Search code examples
rreadr

read.delim() function for columns that start at different point in R


So i'm trying to use the read.delim()function to look at a CSV (I know I can use read.csv(), but I need to do it this way). The csv file has columns that begin at different points, so how would I go about incorperating the code like that? The csv would look like this (example):

,,,Column_D, Column_E,
Column_A, Column_B, Column_C,,,
1,1,2,3,4,
.,.,.,.,.,
.,.,.,.,.,

Ive tried to do this:

    dataRAW <-  read_delim("./data/something.csv", delim = ",", col_types = cols(
          Column_A = col_integer(),
          Column_B = col_integer(),
          Column_C = col_integer(),
          Column_D = col_integer(),
          Column_E = col_integer()

        ), skip = 1)

What happens when R reads the file is that columns A B C have proper headings, but E and D don't. I would like all of them to have their proper headings. If I don't use the skip function, then columns D and E get proper headings, but then the other ones (ABC) don't.


Solution

  • As proposed by @Tung you can skip the 2 first lines but then instead of manually setting the column names you can collect the two first lines from the data and combine them to set the column names.

    library(tidyverse)
    
    d <- read_delim("~/Bureau/something.csv", delim = ",", skip = 2, col_names = FALSE) 
    names1 <- read_delim("~/Bureau/something.csv", delim = ",", 
                         skip = 0, n_max = 1, col_names = FALSE) %>% t %>% as.vector
    names2 <- read_delim("~/Bureau/something.csv", delim = ",", 
                         skip = 1, n_max = 1, col_names = FALSE) %>% t %>% as.vector
    

    Remove the "NA" from the column names and then combine them with a simple paste.
    Note that in your example the last column has no name and " Column_E" starts with a space character...

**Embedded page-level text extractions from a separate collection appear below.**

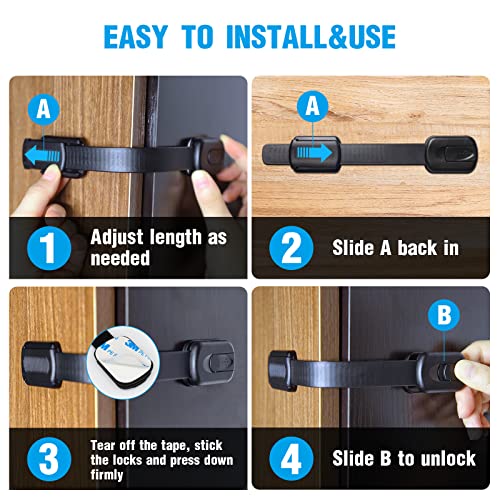 EASY TO INSTALL&USE

A

1 Adjust length as needed

A

2 Slide A back in

3M

3 Tear off the tape, stick the locks and press down firmly

B

4 Slide B to unlock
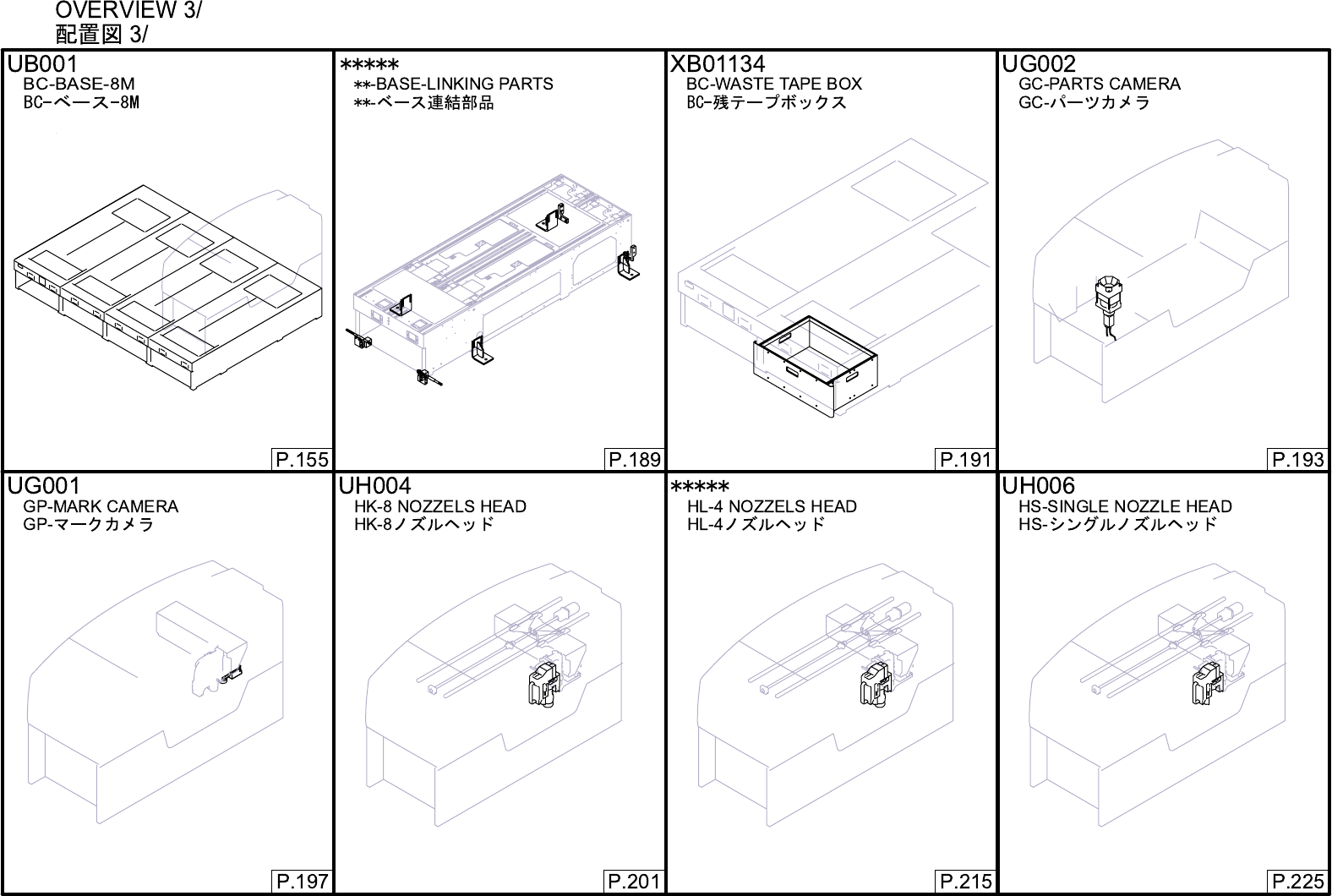 OVERVIEW 3/
配置図 3/

UB001
BC-BASE-8M
BC-ベース-8M
P.155

*****
**-BASE-LINKING PARTS
**-ベース連結部品
P.189

XB01134
BC-WASTE TAPE BOX
BC-残テープボックス
P.191

UG002
GC-PARTS CAMERA
GC-パーツカメラ
P.193

UG001
GP-MARK CAMERA
GP-マークカメラ
P.197

UH004
HK-8 NOZZELS HEAD
HK-8ノズルヘッド
P.201

*****
HL-4 NOZZELS HEAD
HL-4ノズルヘッド
P.215

UH006
HS-SINGLE NOZZLE HEAD
HS-シングルノズルヘッド
P.225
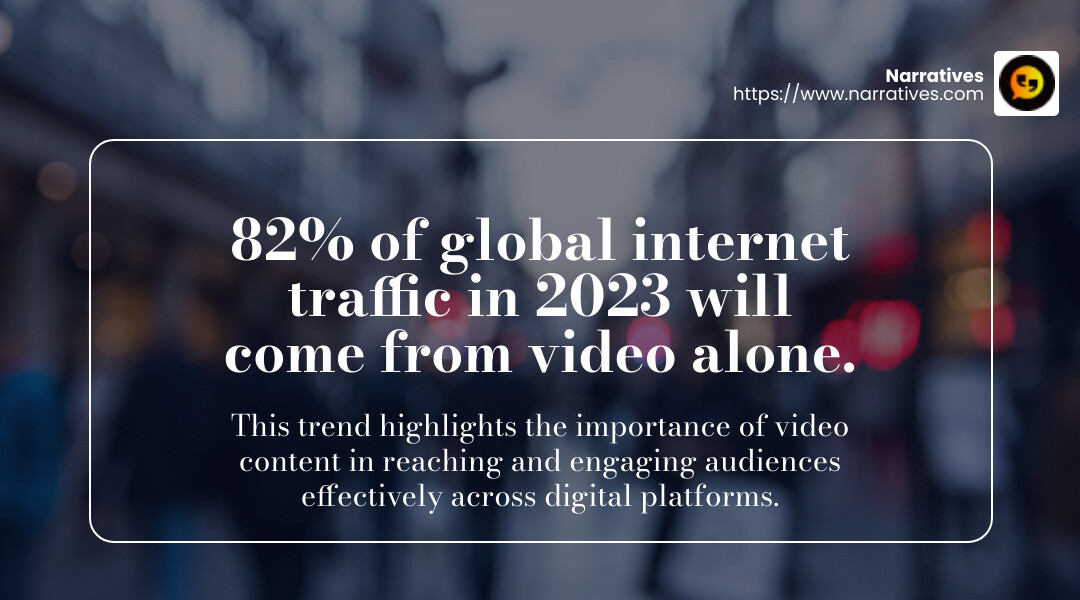 Narratives
https://www.narratives.com

82% of global internet traffic in 2023 will come from video alone.

This trend highlights the importance of video content in reaching and engaging audiences effectively across digital platforms.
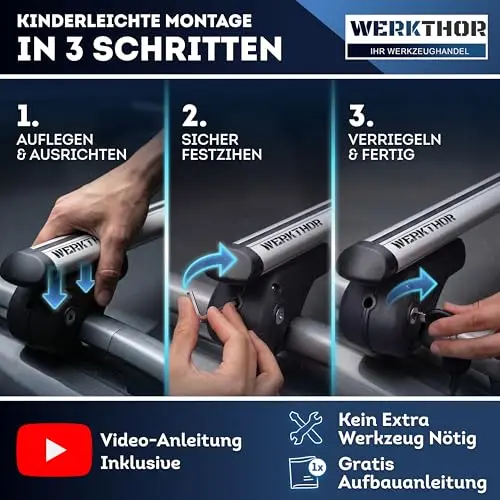 KINDERLEICHTE MONTAGE
IN 3 SCHRITTEN

WERKTHOR
IHR WERKZEUGHANDEL

1.
AUFLEGEN
& AUSRICHTEN

WERKTHOR

2.
SICHER
FESTZIHEN

WERKTHOR

3.
VERRIEGELN
& FERTIG

WERKTHOR

Video-Anleitung
Inklusive

Kein Extra
Werkzeug Nötig

1x

Gratis
Aufbauanleitung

    names1[is.na(names1)] <- ""
    names2[is.na(names2)] <- ""
    
    colnames(d) <- paste0(names1, names2)
    
    d
    #> # A tibble: 3 x 6
    #>   Column_A ` Column_B` ` Column_C` Column_D ` Column_E` ``   
    #>   <chr>    <chr>       <chr>       <chr>    <chr>       <chr>
    #> 1 1        1           2           3        4           <NA> 
    #> 2 .        .           .           .        .           <NA> 
    #> 3 .        .           .           .        .           <NA>
    

    Created on 2018-03-10 by the reprex package (v0.2.0).